TESTO DA LEGGERE:

========

# La Liga fa ricorso alle autorità del calcio europeo contro il PSG per il caso Mbappè



## Tifo'o (21 Maggio 2022)

La Liga ha deciso di dichiarare guerra al PSG ufficialmente. Il massimo organo del calcio spagnolo farà ricorso presso le autorità del calcio europeo contro il club francese. Il motivo? Il rinnovo folle che il PSG ha deciso di attuare pur di trattenere Mbappè. Tabas parla in un comunicato ufficiale di principi contriari al FFP inoltra parla di scandalo e di centinaia di migliaia di posti di lavoro a rischio. Annuncia ricorso presso la UEFA, autorità francesi ed Europei.


----------



## Devil man (21 Maggio 2022)

Avete assecondato il sistema ? Adesso attaccatevi al tram


----------



## __king george__ (21 Maggio 2022)

========

DATI FORNITI:
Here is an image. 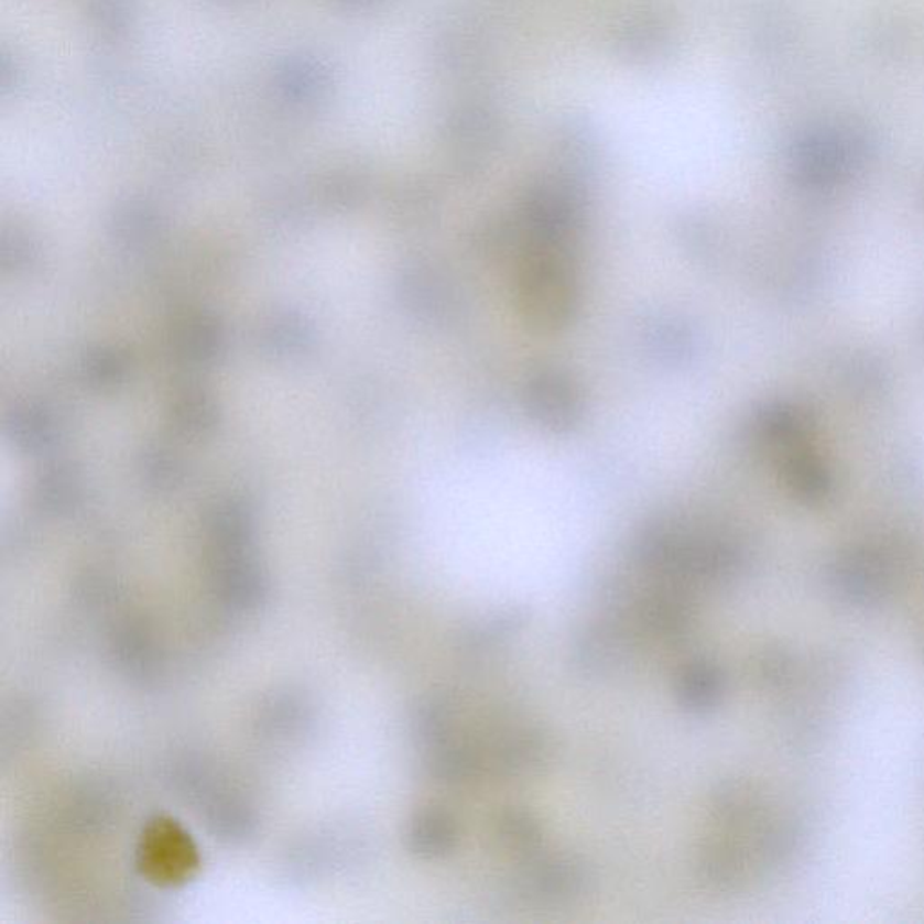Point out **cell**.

========

DETTAGLI ESERCIZIO:
Rispondi a queste domande sulla discussione sul caso Mbappè:
(a) Quale giocatore il PSG vuole trattenere con il rinnovo?
(b) Presso quali autorità viene annunciato il ricorso?
(c) In che data scrive Devil man?
Per svolgere l'esercizio non occorrono le righe.

SOLUZIONE:
(a) Mbappè.
(b) Presso la UEFA e le autorità francesi ed europee.
(c) Il 21 maggio 2022.